Assignment »
Lines from the first one down to the one containing "common name: mouse species" in the data below are the only ones needed; please return them exactly, both ends included.
START Data provided
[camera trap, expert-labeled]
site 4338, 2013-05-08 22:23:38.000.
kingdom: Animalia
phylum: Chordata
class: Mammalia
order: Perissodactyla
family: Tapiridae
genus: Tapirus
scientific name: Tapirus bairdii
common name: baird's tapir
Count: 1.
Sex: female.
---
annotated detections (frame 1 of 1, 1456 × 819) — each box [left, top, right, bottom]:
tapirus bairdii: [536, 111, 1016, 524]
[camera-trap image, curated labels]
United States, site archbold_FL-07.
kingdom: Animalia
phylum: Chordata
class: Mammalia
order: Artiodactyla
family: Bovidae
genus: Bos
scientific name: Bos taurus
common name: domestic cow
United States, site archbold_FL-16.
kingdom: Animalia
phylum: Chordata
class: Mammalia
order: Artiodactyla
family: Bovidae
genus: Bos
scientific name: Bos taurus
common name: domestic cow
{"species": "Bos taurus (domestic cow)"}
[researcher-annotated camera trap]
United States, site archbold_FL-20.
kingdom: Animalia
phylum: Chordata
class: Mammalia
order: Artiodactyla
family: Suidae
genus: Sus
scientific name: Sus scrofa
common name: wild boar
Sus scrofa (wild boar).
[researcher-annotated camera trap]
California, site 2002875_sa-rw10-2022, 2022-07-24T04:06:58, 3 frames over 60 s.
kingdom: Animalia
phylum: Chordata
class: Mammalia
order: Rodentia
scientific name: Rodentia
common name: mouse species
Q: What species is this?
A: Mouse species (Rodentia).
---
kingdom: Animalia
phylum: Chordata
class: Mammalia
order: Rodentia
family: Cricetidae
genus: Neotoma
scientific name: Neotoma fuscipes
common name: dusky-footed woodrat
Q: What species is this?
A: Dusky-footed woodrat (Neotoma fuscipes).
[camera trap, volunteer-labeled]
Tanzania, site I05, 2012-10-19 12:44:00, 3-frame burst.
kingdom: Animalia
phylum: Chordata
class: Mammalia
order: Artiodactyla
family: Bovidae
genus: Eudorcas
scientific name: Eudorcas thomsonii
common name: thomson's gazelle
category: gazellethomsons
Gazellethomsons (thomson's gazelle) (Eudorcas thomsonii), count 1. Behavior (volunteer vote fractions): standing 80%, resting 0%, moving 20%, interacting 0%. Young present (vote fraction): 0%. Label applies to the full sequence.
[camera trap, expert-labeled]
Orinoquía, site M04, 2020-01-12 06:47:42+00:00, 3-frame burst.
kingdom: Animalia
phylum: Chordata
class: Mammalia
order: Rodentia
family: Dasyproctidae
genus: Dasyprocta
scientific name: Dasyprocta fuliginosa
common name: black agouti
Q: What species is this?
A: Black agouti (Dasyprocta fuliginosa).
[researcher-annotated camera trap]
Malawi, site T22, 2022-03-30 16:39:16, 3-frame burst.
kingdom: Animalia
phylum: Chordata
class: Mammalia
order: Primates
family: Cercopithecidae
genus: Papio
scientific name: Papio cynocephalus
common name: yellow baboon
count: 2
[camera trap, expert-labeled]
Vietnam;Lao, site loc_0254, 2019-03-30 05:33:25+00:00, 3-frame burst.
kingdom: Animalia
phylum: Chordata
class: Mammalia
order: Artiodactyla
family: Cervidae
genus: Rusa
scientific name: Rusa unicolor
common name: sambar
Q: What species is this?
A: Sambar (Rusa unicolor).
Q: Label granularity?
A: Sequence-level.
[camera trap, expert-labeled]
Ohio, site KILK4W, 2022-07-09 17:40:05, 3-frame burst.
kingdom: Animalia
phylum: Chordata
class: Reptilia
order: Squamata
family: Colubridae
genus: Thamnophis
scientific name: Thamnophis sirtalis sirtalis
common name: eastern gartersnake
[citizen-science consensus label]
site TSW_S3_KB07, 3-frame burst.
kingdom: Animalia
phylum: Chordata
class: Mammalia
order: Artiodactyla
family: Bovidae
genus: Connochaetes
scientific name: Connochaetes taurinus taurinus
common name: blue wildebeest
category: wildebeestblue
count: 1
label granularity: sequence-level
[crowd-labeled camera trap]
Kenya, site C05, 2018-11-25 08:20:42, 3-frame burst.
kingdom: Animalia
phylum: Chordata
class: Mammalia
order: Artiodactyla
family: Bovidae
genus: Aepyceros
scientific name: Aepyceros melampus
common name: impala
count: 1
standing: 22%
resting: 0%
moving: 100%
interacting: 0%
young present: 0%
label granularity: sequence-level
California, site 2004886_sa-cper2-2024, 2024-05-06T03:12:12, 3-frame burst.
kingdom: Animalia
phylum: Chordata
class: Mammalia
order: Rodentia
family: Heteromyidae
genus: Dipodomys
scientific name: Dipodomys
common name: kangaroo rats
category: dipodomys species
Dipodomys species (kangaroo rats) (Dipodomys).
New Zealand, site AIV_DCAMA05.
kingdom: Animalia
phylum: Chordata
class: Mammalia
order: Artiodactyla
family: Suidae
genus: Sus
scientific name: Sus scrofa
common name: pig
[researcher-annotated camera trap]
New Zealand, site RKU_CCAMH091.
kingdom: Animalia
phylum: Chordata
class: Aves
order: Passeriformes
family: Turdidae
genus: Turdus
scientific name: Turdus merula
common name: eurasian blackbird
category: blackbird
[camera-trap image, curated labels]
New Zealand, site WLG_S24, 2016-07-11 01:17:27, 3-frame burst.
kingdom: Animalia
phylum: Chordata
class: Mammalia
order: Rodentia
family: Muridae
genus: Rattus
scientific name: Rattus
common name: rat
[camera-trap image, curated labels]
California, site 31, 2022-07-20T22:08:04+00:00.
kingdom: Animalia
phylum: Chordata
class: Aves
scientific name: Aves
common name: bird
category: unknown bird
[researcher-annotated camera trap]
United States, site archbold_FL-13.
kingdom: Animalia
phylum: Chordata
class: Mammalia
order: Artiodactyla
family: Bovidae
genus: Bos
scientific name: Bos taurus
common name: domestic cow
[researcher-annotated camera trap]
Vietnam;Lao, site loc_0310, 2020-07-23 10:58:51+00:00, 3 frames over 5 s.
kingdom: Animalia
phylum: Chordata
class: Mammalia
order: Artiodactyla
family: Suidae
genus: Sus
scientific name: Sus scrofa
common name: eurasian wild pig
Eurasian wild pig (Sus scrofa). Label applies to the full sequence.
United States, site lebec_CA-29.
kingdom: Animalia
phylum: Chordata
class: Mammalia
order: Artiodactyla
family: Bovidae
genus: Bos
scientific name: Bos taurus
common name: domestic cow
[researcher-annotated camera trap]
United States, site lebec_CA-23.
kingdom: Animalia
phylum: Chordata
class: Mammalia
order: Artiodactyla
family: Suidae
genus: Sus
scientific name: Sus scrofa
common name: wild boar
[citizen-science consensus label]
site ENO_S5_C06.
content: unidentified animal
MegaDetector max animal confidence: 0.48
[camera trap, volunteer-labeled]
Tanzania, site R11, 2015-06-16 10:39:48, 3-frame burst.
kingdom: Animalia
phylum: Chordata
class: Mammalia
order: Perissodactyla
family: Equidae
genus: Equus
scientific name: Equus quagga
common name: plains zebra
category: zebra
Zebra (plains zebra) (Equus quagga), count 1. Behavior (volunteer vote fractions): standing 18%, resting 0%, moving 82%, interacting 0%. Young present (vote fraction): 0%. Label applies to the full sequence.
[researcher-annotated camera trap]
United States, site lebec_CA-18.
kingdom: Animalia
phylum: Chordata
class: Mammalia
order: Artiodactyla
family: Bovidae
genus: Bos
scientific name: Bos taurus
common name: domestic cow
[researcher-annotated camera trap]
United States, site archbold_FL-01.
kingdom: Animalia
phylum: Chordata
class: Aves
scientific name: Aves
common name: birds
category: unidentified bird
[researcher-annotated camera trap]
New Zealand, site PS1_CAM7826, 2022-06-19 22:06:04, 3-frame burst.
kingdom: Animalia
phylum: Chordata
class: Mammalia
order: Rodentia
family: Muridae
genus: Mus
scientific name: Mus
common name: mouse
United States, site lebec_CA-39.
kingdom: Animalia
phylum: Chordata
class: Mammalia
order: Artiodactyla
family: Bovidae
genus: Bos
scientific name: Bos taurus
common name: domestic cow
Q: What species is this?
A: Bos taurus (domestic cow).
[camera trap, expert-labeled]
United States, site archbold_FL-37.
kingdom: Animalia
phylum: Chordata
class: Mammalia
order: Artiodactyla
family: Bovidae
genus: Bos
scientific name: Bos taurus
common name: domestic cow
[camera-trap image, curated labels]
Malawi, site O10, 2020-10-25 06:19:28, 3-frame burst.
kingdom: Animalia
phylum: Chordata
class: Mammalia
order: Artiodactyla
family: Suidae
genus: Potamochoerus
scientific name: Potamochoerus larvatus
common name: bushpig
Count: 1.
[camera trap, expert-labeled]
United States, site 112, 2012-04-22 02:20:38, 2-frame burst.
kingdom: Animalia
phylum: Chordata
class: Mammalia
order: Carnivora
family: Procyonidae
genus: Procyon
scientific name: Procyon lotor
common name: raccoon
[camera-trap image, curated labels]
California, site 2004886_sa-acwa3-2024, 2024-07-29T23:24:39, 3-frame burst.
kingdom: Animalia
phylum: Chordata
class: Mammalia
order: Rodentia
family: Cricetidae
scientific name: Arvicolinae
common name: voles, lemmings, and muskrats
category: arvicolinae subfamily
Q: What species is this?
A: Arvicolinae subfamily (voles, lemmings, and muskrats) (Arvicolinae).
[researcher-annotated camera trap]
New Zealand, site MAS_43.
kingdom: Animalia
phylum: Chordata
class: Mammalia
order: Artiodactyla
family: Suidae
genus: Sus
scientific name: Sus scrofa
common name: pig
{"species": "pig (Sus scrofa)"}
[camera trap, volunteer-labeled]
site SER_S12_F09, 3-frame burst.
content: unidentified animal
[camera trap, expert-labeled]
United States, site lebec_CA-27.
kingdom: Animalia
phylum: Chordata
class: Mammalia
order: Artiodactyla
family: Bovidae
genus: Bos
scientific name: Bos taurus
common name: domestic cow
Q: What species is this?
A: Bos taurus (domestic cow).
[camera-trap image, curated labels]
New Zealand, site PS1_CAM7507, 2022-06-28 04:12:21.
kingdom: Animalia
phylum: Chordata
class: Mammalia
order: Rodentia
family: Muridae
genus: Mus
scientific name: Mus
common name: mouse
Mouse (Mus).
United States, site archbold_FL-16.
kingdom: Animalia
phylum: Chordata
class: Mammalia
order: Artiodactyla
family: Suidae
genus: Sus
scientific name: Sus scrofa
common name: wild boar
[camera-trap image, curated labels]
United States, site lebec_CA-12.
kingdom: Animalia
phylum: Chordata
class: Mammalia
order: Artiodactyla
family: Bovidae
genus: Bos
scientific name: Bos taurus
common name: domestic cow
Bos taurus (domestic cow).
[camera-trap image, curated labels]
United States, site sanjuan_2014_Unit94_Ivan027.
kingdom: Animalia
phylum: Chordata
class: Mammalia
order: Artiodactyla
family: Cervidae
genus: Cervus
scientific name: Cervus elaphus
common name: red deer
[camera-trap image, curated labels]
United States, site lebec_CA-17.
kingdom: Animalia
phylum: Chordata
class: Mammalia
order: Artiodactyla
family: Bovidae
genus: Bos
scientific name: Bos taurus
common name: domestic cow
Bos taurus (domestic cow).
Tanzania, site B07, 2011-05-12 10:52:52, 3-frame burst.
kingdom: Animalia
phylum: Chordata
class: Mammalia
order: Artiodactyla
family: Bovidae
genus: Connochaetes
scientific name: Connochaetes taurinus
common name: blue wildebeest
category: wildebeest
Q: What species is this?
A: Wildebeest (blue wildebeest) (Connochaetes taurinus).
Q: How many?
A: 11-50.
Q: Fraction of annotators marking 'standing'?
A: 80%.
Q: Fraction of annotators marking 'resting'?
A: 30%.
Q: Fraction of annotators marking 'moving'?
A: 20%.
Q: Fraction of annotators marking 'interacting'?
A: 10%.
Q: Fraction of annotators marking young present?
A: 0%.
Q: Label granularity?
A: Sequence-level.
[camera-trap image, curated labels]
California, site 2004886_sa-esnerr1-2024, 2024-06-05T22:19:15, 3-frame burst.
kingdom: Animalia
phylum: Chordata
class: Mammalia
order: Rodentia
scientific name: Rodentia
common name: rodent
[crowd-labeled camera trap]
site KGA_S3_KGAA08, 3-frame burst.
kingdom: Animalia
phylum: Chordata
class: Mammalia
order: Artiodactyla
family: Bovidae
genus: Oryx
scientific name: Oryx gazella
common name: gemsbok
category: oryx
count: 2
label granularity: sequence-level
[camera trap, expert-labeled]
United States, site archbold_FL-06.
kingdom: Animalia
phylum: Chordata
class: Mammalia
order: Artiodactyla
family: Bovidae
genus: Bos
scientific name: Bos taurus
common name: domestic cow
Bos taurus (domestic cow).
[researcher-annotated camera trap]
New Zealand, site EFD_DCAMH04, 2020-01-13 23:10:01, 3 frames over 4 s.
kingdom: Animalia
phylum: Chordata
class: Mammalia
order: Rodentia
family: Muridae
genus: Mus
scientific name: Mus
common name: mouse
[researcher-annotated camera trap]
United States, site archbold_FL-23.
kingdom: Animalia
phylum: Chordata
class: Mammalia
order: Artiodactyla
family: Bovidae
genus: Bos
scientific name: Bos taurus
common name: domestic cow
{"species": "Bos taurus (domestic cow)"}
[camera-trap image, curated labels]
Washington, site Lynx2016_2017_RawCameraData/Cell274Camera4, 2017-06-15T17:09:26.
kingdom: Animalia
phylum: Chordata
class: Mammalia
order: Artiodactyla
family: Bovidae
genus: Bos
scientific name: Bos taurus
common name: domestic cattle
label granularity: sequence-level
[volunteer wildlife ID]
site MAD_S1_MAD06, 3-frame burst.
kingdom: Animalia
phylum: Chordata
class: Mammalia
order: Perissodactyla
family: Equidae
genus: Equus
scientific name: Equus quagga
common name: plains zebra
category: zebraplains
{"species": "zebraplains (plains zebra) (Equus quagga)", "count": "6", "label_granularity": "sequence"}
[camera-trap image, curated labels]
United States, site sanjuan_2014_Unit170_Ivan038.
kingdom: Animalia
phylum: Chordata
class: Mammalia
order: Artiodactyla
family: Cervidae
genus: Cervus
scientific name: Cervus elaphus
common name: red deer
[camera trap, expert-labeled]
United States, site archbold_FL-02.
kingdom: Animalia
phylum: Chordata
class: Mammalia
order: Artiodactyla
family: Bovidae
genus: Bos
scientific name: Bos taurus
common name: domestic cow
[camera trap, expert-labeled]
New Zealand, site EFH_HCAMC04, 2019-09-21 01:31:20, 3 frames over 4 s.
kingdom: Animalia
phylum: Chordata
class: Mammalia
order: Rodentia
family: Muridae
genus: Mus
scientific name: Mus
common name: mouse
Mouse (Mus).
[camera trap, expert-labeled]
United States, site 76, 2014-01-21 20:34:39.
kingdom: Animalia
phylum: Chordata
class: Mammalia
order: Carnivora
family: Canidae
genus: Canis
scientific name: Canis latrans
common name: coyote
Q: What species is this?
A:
END Data provided
Solution to this exercise »
[camera trap, expert-labeled]
site 4338, 2013-05-08 22:23:38.000.
kingdom: Animalia
phylum: Chordata
class: Mammalia
order: Perissodactyla
family: Tapiridae
genus: Tapirus
scientific name: Tapirus bairdii
common name: baird's tapir
Count: 1.
Sex: female.
---
annotated detections (frame 1 of 1, 1456 × 819) — each box [left, top, right, bottom]:
tapirus bairdii: [536, 111, 1016, 524]
[camera-trap image, curated labels]
United States, site archbold_FL-07.
kingdom: Animalia
phylum: Chordata
class: Mammalia
order: Artiodactyla
family: Bovidae
genus: Bos
scientific name: Bos taurus
common name: domestic cow
United States, site archbold_FL-16.
kingdom: Animalia
phylum: Chordata
class: Mammalia
order: Artiodactyla
family: Bovidae
genus: Bos
scientific name: Bos taurus
common name: domestic cow
{"species": "Bos taurus (domestic cow)"}
[researcher-annotated camera trap]
United States, site archbold_FL-20.
kingdom: Animalia
phylum: Chordata
class: Mammalia
order: Artiodactyla
family: Suidae
genus: Sus
scientific name: Sus scrofa
common name: wild boar
Sus scrofa (wild boar).
[researcher-annotated camera trap]
California, site 2002875_sa-rw10-2022, 2022-07-24T04:06:58, 3 frames over 60 s.
kingdom: Animalia
phylum: Chordata
class: Mammalia
order: Rodentia
scientific name: Rodentia
common name: mouse species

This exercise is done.